【そんあことある?】18年前にイタリアで盗まれたフェラーリF50がアメリカで見つかった!果たして所有権は誰に帰するのか?
話を盗難に戻そう。この段階で盗まれた元オーナーは、当時の購入価格の何倍もの価値があるフェラーリを取り戻すことになるはずだ。元の書類も残っているし、保険会社からの補償も受けていないし、「F50」が手元に戻るのは当たり前のことと思われた。一件落着?さにあらず。そう簡単にはいかなかった。2019年末に、米国当局が「F50」を押収したとき、その「F50」はすでに新しい所有者のものとなっていたからだ。マイアミにある「アイコニックコレクション」のオーナーである、「F50」のニューオーナーは、その直前にオンラインで、その「F50」を143万5,000ドル(約2億1千万円)で購入していたが、その時点ではどうやら盗難品であることを知らなかったようだ。
200万ユーロ(約2億6千万円)のフェラーリはいったい誰のものなのか?
さらに問題を複雑にしているのは、この「F50」が2003年から2019年の間に、世界中で何度も売買され、複数の人の手に渡っていたという事実だ。
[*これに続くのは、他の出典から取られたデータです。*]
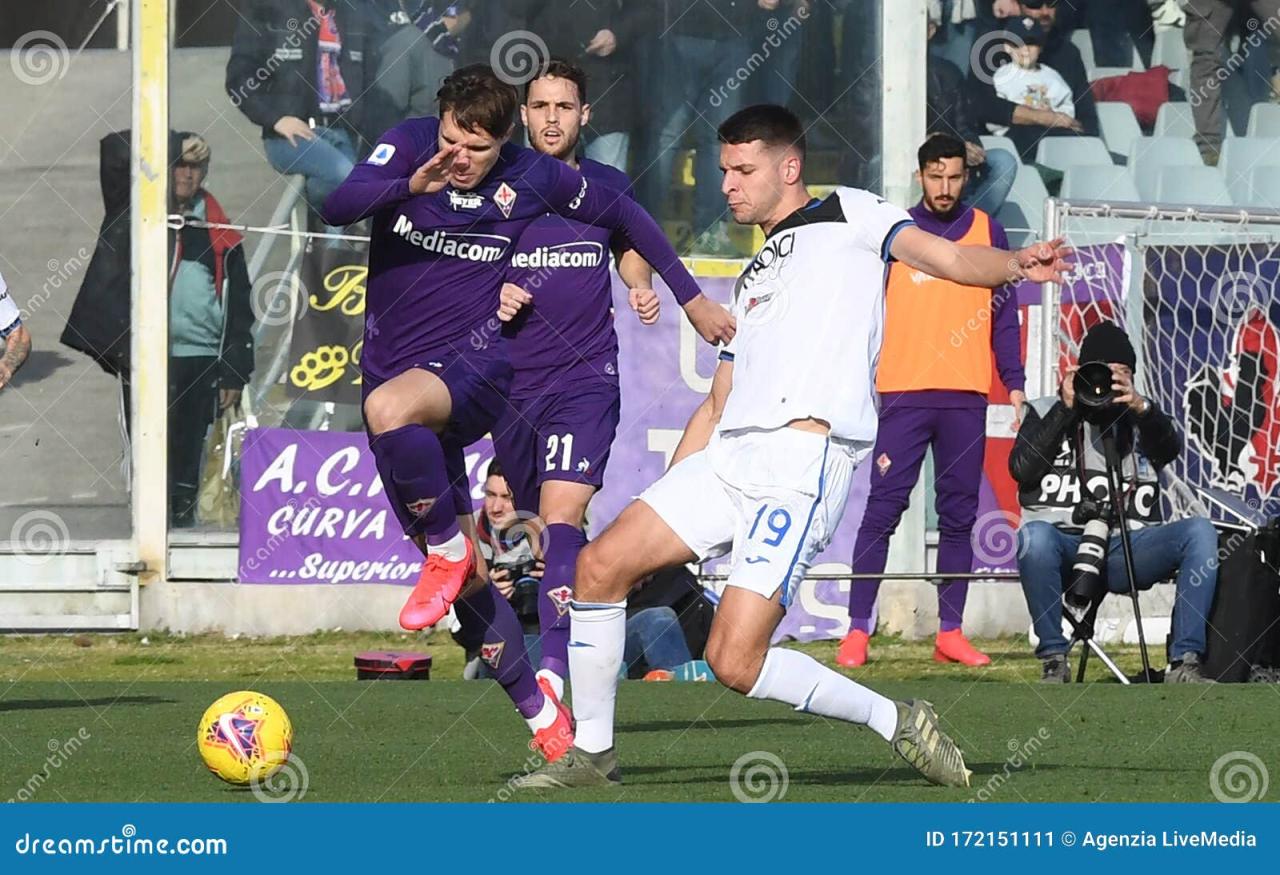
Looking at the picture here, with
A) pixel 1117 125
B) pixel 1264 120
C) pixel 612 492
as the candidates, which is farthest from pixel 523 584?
pixel 1264 120

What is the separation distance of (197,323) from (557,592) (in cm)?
686

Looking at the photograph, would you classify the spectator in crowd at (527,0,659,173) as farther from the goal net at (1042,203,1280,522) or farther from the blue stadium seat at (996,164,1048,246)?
the goal net at (1042,203,1280,522)

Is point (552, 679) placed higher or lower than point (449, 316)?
lower

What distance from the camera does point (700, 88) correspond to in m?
15.1

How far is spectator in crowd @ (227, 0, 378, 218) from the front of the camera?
48.3 ft

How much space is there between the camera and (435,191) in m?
6.97

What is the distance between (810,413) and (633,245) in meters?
1.87

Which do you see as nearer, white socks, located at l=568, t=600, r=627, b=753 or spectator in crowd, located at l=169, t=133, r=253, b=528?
white socks, located at l=568, t=600, r=627, b=753

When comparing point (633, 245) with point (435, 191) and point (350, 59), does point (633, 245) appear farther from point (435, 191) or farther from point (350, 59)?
point (350, 59)

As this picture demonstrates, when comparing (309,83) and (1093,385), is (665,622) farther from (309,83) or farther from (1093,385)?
(309,83)

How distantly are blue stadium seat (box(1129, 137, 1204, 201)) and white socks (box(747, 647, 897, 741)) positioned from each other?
10.0 m

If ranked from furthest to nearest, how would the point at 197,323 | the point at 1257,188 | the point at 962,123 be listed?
the point at 1257,188 < the point at 962,123 < the point at 197,323

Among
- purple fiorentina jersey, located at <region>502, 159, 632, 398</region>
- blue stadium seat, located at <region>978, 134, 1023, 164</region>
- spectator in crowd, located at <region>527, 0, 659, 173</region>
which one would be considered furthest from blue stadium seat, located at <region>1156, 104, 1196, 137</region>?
purple fiorentina jersey, located at <region>502, 159, 632, 398</region>

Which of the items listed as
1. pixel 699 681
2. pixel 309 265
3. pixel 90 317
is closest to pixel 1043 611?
pixel 699 681
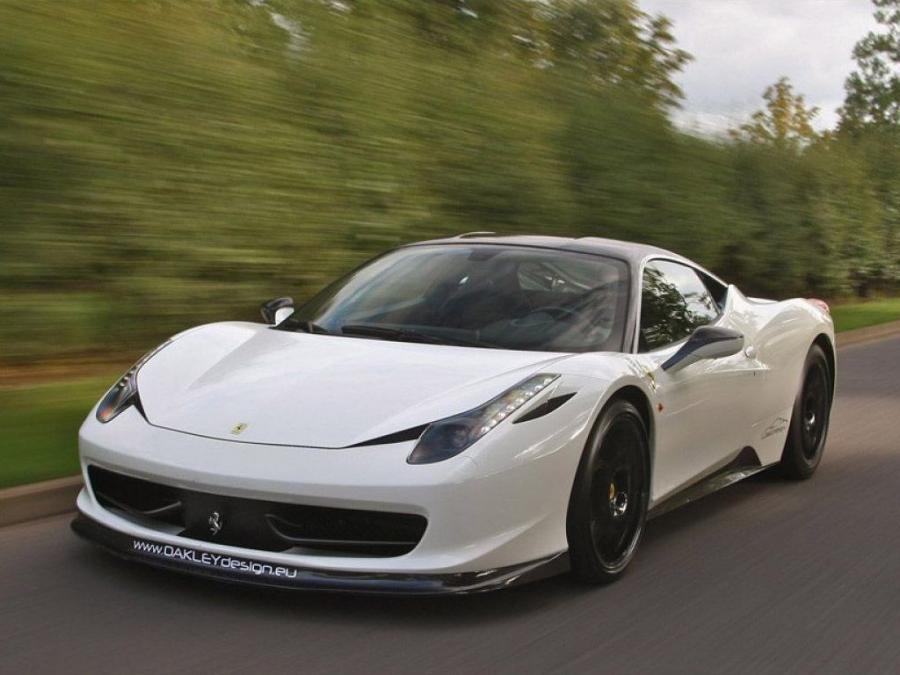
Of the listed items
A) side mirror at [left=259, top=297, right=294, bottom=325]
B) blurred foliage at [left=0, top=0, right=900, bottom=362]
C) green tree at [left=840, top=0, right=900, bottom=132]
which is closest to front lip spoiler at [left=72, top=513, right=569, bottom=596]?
side mirror at [left=259, top=297, right=294, bottom=325]

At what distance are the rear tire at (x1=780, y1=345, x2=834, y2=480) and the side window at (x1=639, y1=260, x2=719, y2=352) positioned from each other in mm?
949

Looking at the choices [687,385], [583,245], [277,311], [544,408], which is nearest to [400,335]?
[277,311]

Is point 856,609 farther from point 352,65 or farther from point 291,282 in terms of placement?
point 352,65

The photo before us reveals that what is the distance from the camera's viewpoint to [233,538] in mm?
4246

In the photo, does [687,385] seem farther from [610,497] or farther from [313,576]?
[313,576]

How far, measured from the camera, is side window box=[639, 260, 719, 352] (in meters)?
5.67

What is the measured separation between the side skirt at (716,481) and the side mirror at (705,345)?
22.6 inches

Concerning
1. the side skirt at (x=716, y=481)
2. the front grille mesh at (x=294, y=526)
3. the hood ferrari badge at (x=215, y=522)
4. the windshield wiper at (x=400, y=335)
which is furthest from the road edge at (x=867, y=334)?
the hood ferrari badge at (x=215, y=522)

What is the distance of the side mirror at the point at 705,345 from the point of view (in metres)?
5.54

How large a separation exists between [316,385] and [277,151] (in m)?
5.85

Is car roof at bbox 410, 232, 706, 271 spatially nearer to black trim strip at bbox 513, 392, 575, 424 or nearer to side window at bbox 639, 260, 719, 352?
side window at bbox 639, 260, 719, 352

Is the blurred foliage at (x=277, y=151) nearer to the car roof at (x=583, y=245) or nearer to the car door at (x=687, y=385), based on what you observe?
the car roof at (x=583, y=245)

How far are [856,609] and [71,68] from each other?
619 centimetres

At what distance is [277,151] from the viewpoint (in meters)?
10.2
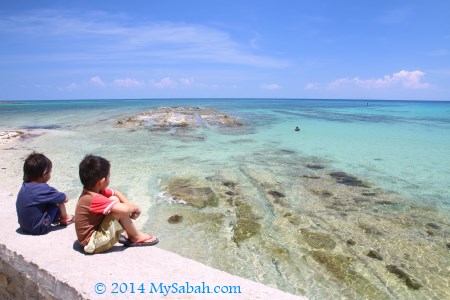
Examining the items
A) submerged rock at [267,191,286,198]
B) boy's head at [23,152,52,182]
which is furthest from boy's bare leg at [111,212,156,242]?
submerged rock at [267,191,286,198]

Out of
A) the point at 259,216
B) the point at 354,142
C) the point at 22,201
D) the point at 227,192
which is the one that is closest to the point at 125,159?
the point at 227,192

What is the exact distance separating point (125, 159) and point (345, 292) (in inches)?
486

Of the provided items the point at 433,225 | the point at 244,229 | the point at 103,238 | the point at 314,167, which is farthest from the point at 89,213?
the point at 314,167

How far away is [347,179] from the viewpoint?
12.5 m

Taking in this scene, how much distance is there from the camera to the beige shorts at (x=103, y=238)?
4.09 m

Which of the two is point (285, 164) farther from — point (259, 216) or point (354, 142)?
point (354, 142)

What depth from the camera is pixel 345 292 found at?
5.53m

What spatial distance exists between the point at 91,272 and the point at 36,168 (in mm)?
1997

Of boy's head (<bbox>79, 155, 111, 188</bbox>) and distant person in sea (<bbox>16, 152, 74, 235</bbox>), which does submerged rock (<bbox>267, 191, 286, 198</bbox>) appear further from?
boy's head (<bbox>79, 155, 111, 188</bbox>)

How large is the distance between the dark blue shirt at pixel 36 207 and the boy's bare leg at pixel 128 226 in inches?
47.5

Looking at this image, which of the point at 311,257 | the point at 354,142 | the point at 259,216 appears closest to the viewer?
the point at 311,257

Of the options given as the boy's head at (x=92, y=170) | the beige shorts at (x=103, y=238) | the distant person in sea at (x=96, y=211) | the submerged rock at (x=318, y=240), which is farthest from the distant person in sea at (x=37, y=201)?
the submerged rock at (x=318, y=240)

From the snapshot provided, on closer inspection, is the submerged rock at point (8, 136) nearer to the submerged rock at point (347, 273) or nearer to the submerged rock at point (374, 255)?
the submerged rock at point (347, 273)

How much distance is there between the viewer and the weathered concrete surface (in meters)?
3.39
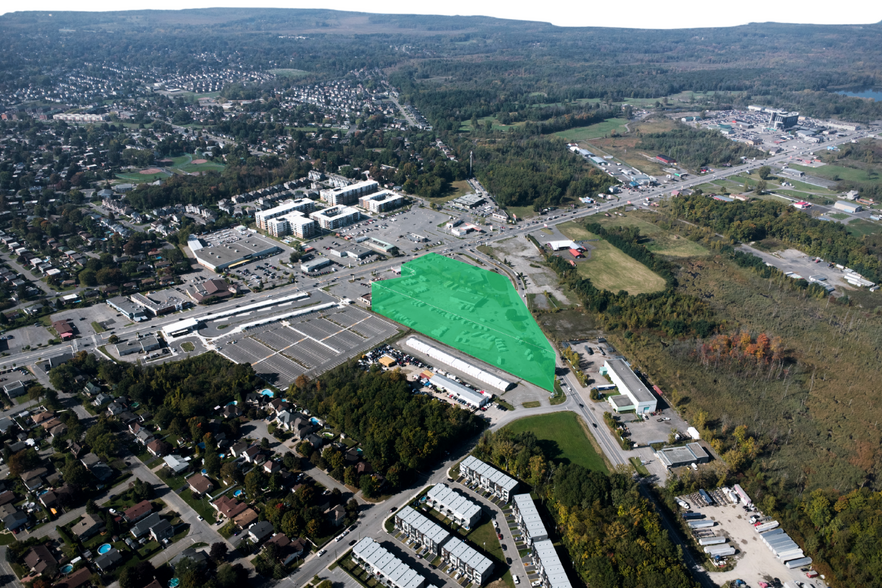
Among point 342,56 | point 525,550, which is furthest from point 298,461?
point 342,56

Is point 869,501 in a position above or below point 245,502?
above

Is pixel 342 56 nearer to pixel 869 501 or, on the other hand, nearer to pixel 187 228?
pixel 187 228

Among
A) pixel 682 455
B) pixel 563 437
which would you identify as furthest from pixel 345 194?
pixel 682 455

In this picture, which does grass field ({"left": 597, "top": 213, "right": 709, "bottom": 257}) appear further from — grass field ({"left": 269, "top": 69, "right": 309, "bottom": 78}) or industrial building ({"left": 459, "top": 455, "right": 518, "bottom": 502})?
grass field ({"left": 269, "top": 69, "right": 309, "bottom": 78})

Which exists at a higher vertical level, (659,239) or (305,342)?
(659,239)

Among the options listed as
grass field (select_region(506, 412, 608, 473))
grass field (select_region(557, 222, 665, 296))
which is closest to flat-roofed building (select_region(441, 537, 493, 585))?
grass field (select_region(506, 412, 608, 473))

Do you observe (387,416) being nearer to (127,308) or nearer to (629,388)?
(629,388)
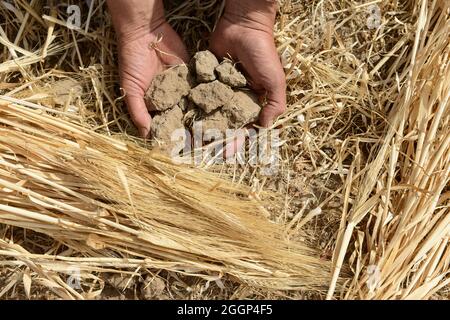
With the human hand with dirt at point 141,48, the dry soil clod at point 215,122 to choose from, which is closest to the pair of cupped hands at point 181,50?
the human hand with dirt at point 141,48

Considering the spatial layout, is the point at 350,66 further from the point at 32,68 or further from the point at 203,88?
the point at 32,68

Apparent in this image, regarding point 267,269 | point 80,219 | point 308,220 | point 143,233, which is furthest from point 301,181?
point 80,219

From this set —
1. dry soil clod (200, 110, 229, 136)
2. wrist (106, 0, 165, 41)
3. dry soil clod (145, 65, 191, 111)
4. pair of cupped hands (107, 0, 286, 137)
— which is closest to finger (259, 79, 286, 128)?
pair of cupped hands (107, 0, 286, 137)

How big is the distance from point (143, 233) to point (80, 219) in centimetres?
16

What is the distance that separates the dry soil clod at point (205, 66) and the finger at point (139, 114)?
165 mm

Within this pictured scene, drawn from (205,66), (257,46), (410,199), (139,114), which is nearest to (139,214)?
(139,114)

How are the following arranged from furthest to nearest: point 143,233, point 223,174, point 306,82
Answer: point 306,82
point 223,174
point 143,233

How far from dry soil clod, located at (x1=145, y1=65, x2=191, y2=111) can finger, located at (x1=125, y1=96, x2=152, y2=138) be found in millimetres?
24

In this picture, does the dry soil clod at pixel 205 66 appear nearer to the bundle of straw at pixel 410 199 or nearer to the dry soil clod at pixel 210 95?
the dry soil clod at pixel 210 95

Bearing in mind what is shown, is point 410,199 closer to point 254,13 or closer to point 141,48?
point 254,13

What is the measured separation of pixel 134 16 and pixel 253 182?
0.54 meters

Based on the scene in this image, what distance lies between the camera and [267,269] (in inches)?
55.2

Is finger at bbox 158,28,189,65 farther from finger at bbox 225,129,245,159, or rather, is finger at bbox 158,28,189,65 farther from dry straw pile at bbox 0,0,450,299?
finger at bbox 225,129,245,159
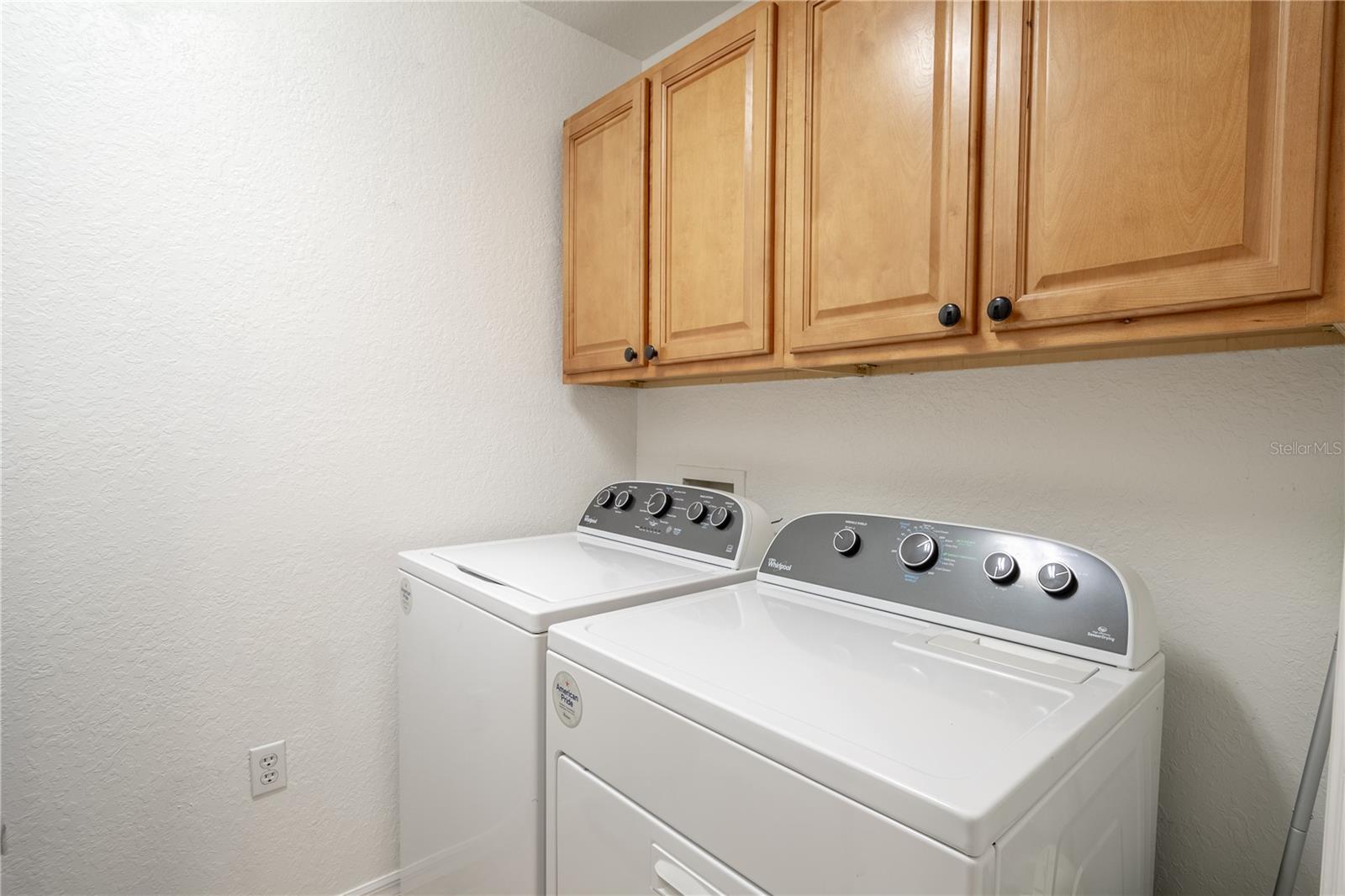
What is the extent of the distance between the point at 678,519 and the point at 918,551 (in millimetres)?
627

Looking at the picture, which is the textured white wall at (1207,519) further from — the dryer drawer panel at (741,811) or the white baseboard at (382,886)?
the white baseboard at (382,886)

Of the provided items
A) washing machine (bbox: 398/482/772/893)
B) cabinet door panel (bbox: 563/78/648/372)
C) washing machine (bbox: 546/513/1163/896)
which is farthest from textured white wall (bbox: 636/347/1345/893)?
cabinet door panel (bbox: 563/78/648/372)

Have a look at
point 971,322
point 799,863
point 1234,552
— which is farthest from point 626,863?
point 1234,552

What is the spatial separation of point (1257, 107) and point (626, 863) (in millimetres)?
1232

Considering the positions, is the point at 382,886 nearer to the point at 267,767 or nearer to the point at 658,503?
the point at 267,767

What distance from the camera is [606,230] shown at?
68.7 inches

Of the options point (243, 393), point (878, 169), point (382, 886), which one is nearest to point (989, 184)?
point (878, 169)

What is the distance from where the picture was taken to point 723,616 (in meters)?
1.10

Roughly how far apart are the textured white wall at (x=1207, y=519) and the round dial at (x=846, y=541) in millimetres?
315

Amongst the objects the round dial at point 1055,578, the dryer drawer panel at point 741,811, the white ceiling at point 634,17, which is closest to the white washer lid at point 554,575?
the dryer drawer panel at point 741,811

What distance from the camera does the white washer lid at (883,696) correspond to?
60cm

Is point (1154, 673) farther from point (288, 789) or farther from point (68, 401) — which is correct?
point (68, 401)

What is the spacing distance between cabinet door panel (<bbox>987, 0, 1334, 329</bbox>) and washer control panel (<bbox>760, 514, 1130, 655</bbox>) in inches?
14.3

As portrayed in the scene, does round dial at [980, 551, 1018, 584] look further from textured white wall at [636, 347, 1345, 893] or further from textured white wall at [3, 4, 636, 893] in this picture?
textured white wall at [3, 4, 636, 893]
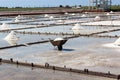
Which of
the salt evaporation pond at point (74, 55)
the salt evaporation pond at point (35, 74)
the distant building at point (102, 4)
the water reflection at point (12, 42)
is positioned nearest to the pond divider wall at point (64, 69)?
the salt evaporation pond at point (35, 74)

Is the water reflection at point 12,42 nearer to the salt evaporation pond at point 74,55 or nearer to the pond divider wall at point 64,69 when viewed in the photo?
the salt evaporation pond at point 74,55

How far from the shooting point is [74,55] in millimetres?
9055

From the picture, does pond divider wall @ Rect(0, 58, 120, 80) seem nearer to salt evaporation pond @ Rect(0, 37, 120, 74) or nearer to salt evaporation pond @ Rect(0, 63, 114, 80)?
salt evaporation pond @ Rect(0, 63, 114, 80)

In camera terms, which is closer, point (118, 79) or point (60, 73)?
point (118, 79)

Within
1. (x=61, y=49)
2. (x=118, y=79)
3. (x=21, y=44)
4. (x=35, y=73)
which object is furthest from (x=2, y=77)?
(x=21, y=44)

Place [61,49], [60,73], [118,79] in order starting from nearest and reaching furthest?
[118,79] < [60,73] < [61,49]

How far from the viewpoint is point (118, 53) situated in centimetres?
919

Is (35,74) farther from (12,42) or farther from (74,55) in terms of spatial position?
(12,42)

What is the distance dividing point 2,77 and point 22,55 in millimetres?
2628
一時は日本にあったとさえも言われている。元所有者のプロヴェンツィによれば、ある日、日本から電話があり、男性が2003年の盗難届けを撤回するように促したという。なんとも怪しげな話だ。
いずれにしても、1年半ほど押収保管されていた「F50」の所有者は現在2人いることになる。最終的に「F50」を手にする権利があるのはいったい誰なのか。今日まで補償を受けていない元イタリア人の所有者か?それとも、今回、143万5,000ドル(約2億1千万円)で「F50」を購入した新しいアメリカ人の所有者だろうか?最終的な判断は、ニューヨークの裁判所が下すことになるが、どういう結論が下されるか、非常に気になるところだ。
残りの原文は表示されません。